Certainly some areas of the Boeing company are doing well. BUT given the LARGE DESIGN FLAWS and software shortcomings, which have lead to two recent crashes and several emergencies, I see much less reason to hope for the organization's survival.

The fact is that some errors are fatal. And choosing to repeat a fatal error is an indication of a far more flawed condition.

So while some may defend a stupid choice that has already killed hundreds, I do not.

Philip Hopf 2 weeks ago Author's comment

I can certainly agree with you on several points. One particular argument in favor of their survival is the fact that Boeing is the second biggest contractor of the U.S. federal government: en....pedia.org/.../...the_U.S._federal_government

Boeing's responsibility to avoid future crashes is indispensable.

William K. 2 weeks ago Member's comment

The problem that I see is that they have not revised their approach to the portion of the system that caused those crashes.
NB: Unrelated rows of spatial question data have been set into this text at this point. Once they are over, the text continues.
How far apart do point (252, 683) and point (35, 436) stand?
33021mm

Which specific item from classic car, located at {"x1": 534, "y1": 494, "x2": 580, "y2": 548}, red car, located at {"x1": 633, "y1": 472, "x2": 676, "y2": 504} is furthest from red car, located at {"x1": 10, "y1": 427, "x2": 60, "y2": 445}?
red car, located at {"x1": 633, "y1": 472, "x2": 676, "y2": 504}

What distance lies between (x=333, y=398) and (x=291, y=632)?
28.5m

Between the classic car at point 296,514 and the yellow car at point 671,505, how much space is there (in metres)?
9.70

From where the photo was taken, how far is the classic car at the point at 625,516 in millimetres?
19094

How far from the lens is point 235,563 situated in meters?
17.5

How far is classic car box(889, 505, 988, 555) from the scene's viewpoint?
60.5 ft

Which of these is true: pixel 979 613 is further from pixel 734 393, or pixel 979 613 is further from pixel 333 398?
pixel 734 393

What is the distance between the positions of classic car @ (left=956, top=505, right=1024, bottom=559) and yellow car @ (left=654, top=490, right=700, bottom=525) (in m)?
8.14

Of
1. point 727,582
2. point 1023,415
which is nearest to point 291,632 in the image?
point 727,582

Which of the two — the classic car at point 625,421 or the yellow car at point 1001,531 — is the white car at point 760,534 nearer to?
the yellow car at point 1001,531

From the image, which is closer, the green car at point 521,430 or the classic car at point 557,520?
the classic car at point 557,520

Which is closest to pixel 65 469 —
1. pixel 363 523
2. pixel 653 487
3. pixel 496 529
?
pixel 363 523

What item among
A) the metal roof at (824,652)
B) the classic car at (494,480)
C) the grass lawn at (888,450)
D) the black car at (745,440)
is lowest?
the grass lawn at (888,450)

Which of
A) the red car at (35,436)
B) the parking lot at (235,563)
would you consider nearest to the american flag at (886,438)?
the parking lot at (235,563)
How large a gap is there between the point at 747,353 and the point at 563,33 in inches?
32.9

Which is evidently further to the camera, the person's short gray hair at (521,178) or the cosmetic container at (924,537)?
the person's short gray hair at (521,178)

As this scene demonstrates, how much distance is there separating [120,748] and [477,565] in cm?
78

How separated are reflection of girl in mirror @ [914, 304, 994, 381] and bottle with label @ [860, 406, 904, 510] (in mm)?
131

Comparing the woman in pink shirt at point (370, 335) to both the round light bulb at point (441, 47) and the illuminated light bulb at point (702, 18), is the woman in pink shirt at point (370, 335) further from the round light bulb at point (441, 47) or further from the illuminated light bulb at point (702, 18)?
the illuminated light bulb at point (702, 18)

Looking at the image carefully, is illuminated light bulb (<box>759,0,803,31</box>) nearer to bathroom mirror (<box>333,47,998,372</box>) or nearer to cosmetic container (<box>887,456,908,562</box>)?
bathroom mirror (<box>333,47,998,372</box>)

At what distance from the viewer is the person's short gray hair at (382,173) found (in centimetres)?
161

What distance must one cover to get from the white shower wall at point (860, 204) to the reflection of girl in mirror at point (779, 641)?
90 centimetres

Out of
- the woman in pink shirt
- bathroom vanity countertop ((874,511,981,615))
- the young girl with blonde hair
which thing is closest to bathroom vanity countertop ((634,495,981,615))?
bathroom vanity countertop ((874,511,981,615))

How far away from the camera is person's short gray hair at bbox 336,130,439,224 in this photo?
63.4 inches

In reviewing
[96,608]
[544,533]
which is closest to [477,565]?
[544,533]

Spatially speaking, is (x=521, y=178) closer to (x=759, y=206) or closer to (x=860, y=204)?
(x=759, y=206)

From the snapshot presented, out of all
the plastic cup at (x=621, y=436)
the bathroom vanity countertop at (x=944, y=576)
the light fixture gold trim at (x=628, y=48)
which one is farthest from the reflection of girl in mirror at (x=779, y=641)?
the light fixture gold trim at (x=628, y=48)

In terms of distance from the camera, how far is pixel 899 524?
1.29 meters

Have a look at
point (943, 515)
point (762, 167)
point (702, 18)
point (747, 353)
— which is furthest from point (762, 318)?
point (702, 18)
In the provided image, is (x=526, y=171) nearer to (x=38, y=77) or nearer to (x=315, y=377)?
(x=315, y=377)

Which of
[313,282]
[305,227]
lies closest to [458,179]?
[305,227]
That is the automatic stall correction system. They are taking the approach that the only flaw was inadequate pilot training resulting in not being able to correct the problem. The flaw is that the stall detection system is not nearly adequately reliable, since it only uses one sensor, while aircraft safety and control systems always use redundant sensors. And the software seems to have an attitude that the crew is stupid and incapable of the correct actions. So the appearance is that Boeing needs to have a severe attitude adjustment made, and that will probably affect the share value and reduce the profits for a while. So while this is a very small part of the Boeing entity it does represent a potentially huge liability if it keeps killing people, which that problem does not appear to have been adequately addressed.

Philip Hopf 2 weeks ago Author's comment

Let's hope that they clean up their mess internally, even if they blame publicly blame it on external factors.